TELDEACTUALIDAD
Telde.- La Sección Primera de la Audiencia Provincial de Las Palmas, en sentencia conocida este lunes por la tarde-noche, ha absuelto al exconcejal Ildefonso Jiménez del delito de prevaricación que fue condenado en noviembre de 2012 por el Juzgado de lo Penal número 2 de Las Palmas por su implicación en el llamado Caso Los Alisios. Entiende que se vulneró el derecho a la presunción de inocencia del acusado. TA avanza el texto íntegro del fallo judicial absolutorio.
El exconcejal de Urbanismo y exportavoz de Nueva Canarias (NC) Ildefonso Jiménez Cabrera, había sido condenado a un año y medio (18 meses) de cárcel como autor de un delito continuado de prevaricación urbanística por conceder en 2002 varios reconocimientos de obra y licencias de primera ocupación "a sabiendas" de que eran ilegales, y le imponía 10 años de inhabilitación especial para el ejercicio de empleo público o cargo público municipal. Entre las casas supuestamente beneficiadas, situadas en la urbanización Los Alisios, se encuentra el chalé que posee el exsenador por Coalición Canaria (CC) José Mendoza en esa zona de La Garita.

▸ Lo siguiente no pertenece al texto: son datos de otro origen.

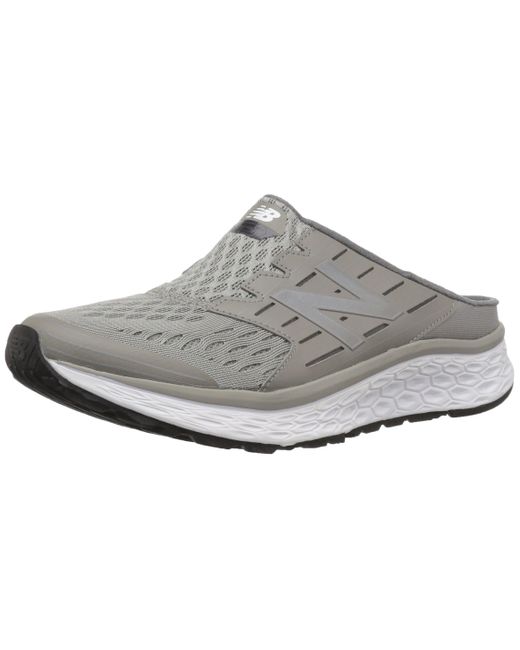 New Balance Synthetic Ma900v1 Walking in Grey/Grey (Gray) for Men - Save  23% - Lyst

En los fundamentos de Derecho de la sentencia, los magistrados de la sala que preside Miguel Ángel Parramón, exculpan al exedil nacionalista porque “muy probablemente” se limitó a firmar las licencias de obras “confiando en que efectivamente existía un informe técnico favorable al que se aludía en la redacción efectuada por la funcionaria, que en atención al tipo de licencia que se interesaba era suficiente al tratarse simplemente de controlar la ejecución final de la obra conforme a la inicial licencia concedida”.
Vulneración del derecho a la presunción de inocencia
La sentencia de la Audiencia Provincial, a la que ha tenido acceso TELDEACTUALIDAD, revoca el fallo del Juzgado de lo Penal al considerar que se ha vulnerado el derecho fundamental a la presunción de inocencia, por lo que determina la libre absolución de Ildefonso Jiménez.
En un fallo judicial de 17 folios, los magistrados Miguel Ángel Parramón, Secundino Alemán e Ignacio Marrero estiman que no puede concluirse que los reconocimientos de obra y licencias urbanísticas suscritas por el entonces concejal de Urbanismo fueran dictadas a sabiendas de que éstas contravinieran la normativa, sino, al contrario, señala que "muy probablemente" se limitó a firmarlas confiando en que existía un informe técnico favorable que en atención al tipo de licencia que se interesaba era suficiente al tratarse simplemente de controlar la ejecución final de la obra conforme a la inicial licencia concedida.
Para los magistrados de la Audiencia Provincial, "el acusado-apelante está revestido del derecho fundamental a la presunción de inocencia, y consta debidamente acreditada la altísima probabilidad de que el Sr. Mena falsificare un informe jurídico desfavorable haciéndolo pasar como existente antes de la emisión de uno de los Decretos tildados de prevaricadores, cuando lo cierto es que muy probablemente fuere confeccionado tres años después, e insertado luego en el expediente que se remite al Juzgado, constituyendo uno de los elementos fundamentales en los que se sostuvo inicialmente la imputación, justamente hasta que pericialmente se verificare dicha maniobra falsaria, luego no puede sostenerse que la versión que en el plenario haya sostenido el Sr. Mena negando que diere instrucciones a la Sra. Roldán para que emitiere el Decreto indicándole de palabra que el informe técnico era favorable, esté libre de toda sospecha de inveracidad, máxime si se tienen en cuenta las circunstancias personales de la testigo Sra. Roldán que pone de manifiesto la propia Juez de Instancia, y se corroboran examinando su amplía y larga declaración en el juicio oral, de la cual parece inferirse que no estaba en dicho momento en una adecuada situación emocional".
"Una cosa es que sus manifestaciones en el plenario sean un tanto confusas, y otra muy distinta mantener que falta a la verdad, esencialmente cuando la propia Juez de instancia atribuye dicha confusión al estado psíquico de la citada testigo, lo que nada tiene que ver pues con un falseamiento u omisión consciente de la realidad que declara", sostienen los magistrados
La sentencia, dictada el pasado viernes pero que no trascendió hasta tarde-noche, es firme, por lo que cabe recurso alguno. Jiménez estuvo representado por el abogado José María Guerra Aguiar.